22/12/2017 – 05h00 Perpignan (Breizh-info.com) –Le 10 décembre dernier, à l’occasion de la Table Ronde de Terre et Peuple, organisation culturelle, politique et identitaire, Llorenç Perrié Albanell, militant catalan, prononçait un discours sur la Catalogne, qu’il vient de reproduire sur son site Internet.

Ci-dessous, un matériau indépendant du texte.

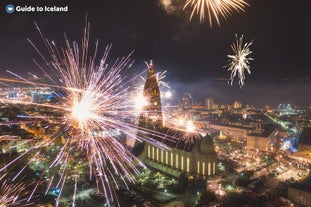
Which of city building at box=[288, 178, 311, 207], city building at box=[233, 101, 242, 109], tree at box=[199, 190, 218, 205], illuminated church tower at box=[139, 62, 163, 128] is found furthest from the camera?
city building at box=[233, 101, 242, 109]

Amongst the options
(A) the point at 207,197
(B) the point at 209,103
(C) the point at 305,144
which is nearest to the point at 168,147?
(A) the point at 207,197

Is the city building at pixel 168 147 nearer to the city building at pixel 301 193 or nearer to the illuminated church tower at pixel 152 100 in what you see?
the illuminated church tower at pixel 152 100

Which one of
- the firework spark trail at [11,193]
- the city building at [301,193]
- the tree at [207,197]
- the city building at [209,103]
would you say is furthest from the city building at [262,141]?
the city building at [209,103]

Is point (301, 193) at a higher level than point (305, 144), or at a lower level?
lower

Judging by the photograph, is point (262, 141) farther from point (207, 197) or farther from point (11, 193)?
point (11, 193)

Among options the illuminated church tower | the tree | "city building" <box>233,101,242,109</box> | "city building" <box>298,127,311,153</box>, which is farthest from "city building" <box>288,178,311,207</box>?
"city building" <box>233,101,242,109</box>

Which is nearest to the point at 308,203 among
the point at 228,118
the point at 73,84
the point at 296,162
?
the point at 296,162

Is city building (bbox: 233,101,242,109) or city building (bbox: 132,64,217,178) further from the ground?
city building (bbox: 233,101,242,109)

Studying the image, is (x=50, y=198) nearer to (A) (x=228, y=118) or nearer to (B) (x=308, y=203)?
(B) (x=308, y=203)

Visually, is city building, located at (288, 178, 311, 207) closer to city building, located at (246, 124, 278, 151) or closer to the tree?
the tree
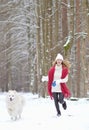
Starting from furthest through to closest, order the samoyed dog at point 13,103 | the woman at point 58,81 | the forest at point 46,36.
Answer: the forest at point 46,36, the samoyed dog at point 13,103, the woman at point 58,81

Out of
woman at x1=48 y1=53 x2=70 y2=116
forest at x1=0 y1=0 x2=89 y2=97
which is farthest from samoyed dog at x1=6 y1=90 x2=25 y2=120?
forest at x1=0 y1=0 x2=89 y2=97

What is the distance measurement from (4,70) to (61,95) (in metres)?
37.1

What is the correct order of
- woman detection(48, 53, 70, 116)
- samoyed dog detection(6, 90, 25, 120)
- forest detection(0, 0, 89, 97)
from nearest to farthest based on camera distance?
woman detection(48, 53, 70, 116) → samoyed dog detection(6, 90, 25, 120) → forest detection(0, 0, 89, 97)

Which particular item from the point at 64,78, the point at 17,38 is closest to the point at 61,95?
the point at 64,78

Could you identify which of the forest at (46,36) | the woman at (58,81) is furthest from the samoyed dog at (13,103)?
the forest at (46,36)

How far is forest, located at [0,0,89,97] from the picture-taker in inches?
931

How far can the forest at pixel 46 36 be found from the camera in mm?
23656

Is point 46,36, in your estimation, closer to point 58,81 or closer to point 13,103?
point 13,103

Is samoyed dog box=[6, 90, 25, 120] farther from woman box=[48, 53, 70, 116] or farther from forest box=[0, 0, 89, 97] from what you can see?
forest box=[0, 0, 89, 97]

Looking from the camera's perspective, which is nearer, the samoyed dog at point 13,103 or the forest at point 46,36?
the samoyed dog at point 13,103

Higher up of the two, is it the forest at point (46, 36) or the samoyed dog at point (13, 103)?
the forest at point (46, 36)

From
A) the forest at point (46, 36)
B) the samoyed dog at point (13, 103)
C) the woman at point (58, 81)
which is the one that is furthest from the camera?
the forest at point (46, 36)

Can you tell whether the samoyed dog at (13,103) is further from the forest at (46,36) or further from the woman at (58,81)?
the forest at (46,36)

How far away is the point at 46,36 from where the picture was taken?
27.0m
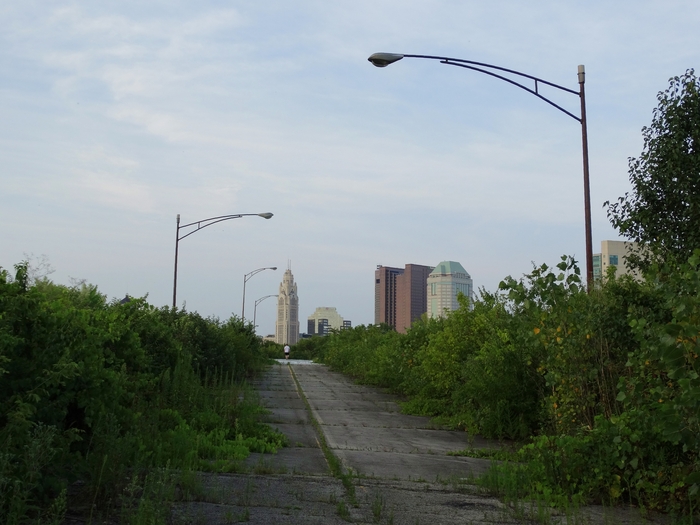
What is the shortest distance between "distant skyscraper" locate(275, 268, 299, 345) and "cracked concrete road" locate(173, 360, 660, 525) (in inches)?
6102

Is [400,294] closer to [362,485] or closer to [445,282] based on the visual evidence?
[445,282]

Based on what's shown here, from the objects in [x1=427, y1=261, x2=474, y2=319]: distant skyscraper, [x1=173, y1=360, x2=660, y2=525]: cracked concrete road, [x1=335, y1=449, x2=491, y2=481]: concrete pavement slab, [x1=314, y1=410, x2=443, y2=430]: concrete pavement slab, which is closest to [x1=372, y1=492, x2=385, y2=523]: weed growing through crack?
[x1=173, y1=360, x2=660, y2=525]: cracked concrete road

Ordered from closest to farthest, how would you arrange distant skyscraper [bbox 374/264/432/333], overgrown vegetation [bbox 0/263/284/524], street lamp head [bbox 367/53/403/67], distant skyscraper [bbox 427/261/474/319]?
overgrown vegetation [bbox 0/263/284/524]
street lamp head [bbox 367/53/403/67]
distant skyscraper [bbox 427/261/474/319]
distant skyscraper [bbox 374/264/432/333]

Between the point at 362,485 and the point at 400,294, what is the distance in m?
102

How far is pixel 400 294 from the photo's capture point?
11050 cm

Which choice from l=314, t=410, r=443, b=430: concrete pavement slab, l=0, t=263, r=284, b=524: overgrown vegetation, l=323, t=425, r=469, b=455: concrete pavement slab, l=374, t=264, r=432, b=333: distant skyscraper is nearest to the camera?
l=0, t=263, r=284, b=524: overgrown vegetation

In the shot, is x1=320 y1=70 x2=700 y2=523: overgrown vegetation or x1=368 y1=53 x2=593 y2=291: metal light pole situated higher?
x1=368 y1=53 x2=593 y2=291: metal light pole

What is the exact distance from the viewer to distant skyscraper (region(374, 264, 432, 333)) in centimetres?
9769

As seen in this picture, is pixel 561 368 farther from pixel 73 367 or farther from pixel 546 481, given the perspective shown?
pixel 73 367

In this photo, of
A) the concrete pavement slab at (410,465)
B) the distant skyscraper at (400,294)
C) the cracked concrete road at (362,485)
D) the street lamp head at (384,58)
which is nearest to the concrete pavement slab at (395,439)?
the cracked concrete road at (362,485)

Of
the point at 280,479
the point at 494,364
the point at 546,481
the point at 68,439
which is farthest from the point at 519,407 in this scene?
the point at 68,439

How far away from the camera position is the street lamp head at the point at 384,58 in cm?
1409

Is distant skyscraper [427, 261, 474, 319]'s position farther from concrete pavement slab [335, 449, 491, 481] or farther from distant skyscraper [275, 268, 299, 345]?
distant skyscraper [275, 268, 299, 345]

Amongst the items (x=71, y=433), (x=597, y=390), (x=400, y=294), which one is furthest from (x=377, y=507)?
(x=400, y=294)
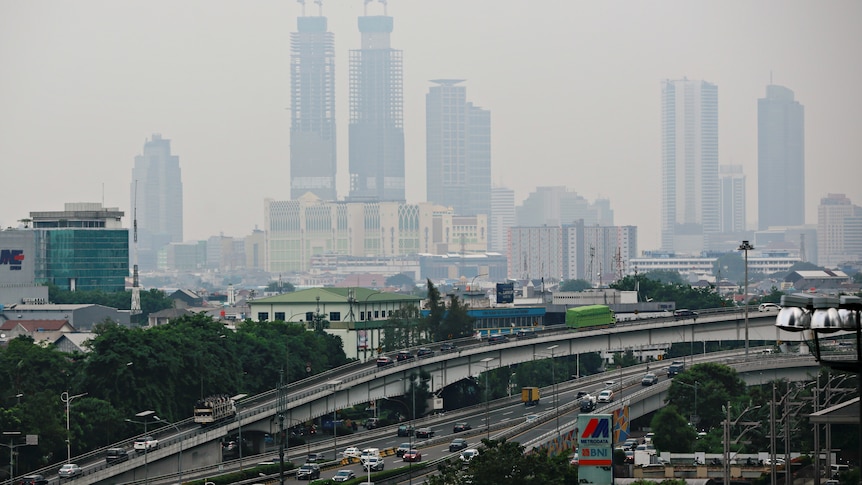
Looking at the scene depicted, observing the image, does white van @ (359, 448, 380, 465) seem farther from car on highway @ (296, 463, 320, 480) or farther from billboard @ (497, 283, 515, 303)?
billboard @ (497, 283, 515, 303)

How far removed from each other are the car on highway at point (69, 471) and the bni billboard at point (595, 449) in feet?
97.5

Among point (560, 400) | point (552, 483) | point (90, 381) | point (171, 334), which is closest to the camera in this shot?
point (552, 483)

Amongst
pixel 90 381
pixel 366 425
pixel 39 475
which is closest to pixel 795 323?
pixel 39 475

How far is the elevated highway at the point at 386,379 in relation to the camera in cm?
8594

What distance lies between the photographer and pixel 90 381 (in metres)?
96.4

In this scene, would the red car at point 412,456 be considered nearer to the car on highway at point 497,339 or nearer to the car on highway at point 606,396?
the car on highway at point 606,396

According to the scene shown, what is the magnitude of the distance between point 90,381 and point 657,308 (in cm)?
8474

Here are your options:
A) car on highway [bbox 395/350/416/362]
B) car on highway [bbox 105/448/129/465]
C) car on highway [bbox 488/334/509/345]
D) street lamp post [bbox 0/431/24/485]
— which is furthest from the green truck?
street lamp post [bbox 0/431/24/485]

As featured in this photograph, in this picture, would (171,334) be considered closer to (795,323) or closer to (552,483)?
(552,483)

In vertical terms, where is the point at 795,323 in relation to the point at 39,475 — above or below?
above

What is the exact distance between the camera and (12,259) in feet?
650

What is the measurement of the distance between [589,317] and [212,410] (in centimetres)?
5389

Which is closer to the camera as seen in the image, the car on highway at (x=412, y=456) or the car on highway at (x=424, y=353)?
the car on highway at (x=412, y=456)

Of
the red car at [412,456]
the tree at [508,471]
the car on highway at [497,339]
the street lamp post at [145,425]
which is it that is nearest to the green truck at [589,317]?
the car on highway at [497,339]
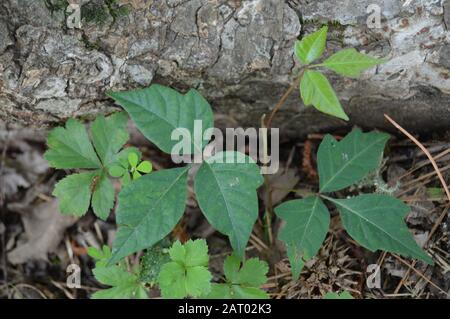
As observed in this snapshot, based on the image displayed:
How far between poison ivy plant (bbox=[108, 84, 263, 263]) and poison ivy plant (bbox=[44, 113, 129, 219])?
23 centimetres

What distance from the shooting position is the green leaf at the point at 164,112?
1.46 metres

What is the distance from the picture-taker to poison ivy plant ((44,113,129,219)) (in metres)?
1.62

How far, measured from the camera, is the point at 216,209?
1.40 meters

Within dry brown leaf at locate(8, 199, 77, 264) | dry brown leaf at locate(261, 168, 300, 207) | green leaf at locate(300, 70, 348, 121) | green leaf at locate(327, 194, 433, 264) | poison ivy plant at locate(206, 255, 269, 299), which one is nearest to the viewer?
green leaf at locate(300, 70, 348, 121)

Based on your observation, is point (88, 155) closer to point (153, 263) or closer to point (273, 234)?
point (153, 263)

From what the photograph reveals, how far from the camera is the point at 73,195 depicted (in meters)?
1.62

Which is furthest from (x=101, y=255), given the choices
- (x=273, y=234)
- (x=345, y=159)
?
(x=345, y=159)

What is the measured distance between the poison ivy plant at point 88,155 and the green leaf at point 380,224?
0.78m

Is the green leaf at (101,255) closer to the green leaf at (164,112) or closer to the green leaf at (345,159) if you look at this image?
the green leaf at (164,112)

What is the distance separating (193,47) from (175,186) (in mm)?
454

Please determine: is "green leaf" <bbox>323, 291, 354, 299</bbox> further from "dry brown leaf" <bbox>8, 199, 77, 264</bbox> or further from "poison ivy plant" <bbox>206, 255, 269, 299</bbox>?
"dry brown leaf" <bbox>8, 199, 77, 264</bbox>

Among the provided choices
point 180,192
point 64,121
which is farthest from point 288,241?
point 64,121

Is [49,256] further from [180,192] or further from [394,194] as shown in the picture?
[394,194]

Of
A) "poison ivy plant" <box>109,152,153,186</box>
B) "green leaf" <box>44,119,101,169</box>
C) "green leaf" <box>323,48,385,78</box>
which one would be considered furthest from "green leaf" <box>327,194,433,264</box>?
"green leaf" <box>44,119,101,169</box>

Nous vous le proposons ci-dessous :
Liberté j’écris ton nom. La question catalane du Nord au Sud:
Le mouvement Resistència est né il y a tout juste 1 an avec l’idée de coaliser les forces identitaires de diverses tendances régionalistes et autonomistes de Catalogne du Nord au sein de ce que j’appelle « un centre identitaire ». Ce centre identitaire à un double objectif :
-La création d’une Collectivité Territoriale Unique à l’image de ce qui se fait en Corse.
-La Dénonciation sans concession de l’immigration.
J’ai porté les couleurs de mon mouvement lors des dernières élections législatives.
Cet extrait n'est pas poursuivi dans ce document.